WHAT YOU ARE ASKED TO DO — Count the lines in the data below that contain the string "point", treating uppercase and lowercase letters as different, and reply with the number alone.

** begin TASK MATERIAL **

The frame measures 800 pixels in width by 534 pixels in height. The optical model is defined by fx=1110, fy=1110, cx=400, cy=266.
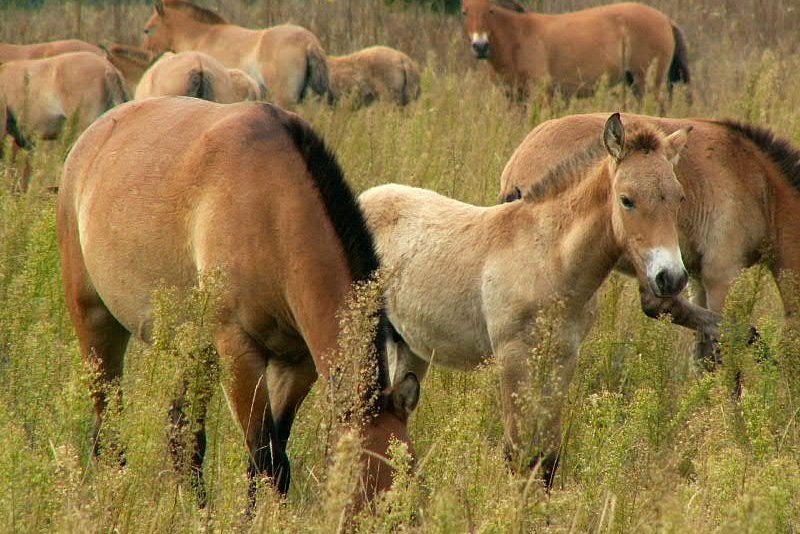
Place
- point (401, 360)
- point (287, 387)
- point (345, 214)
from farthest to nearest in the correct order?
point (401, 360) → point (287, 387) → point (345, 214)

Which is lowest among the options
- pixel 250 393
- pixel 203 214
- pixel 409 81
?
pixel 409 81

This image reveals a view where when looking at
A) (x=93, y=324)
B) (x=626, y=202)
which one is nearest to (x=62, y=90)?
(x=93, y=324)

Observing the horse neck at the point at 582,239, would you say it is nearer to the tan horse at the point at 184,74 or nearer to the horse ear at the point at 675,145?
the horse ear at the point at 675,145

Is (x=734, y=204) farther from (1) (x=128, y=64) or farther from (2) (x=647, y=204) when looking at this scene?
(1) (x=128, y=64)

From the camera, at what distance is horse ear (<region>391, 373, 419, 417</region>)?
3350 millimetres

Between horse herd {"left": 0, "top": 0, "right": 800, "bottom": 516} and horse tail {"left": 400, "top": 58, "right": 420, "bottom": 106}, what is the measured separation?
348 inches

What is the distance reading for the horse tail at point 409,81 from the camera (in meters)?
15.0

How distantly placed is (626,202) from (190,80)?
5.51m

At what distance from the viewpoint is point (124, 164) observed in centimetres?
469

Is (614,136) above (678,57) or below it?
above

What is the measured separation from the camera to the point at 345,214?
3.81m

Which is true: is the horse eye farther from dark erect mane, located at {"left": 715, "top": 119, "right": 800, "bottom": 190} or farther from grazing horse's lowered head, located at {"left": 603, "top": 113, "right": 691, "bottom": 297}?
dark erect mane, located at {"left": 715, "top": 119, "right": 800, "bottom": 190}

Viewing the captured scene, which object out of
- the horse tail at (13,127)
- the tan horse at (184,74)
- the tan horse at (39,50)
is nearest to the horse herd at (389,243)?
the tan horse at (184,74)

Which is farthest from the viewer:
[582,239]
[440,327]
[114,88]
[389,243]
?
[114,88]
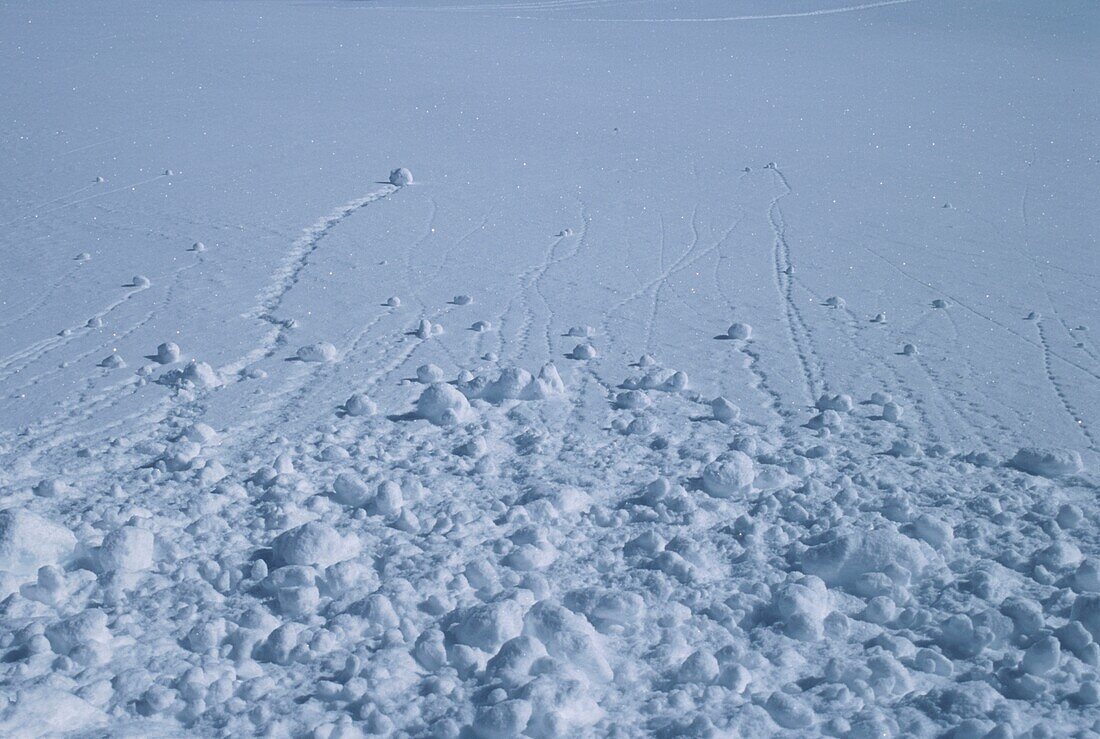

** end TASK MATERIAL **

RESPONSE — 9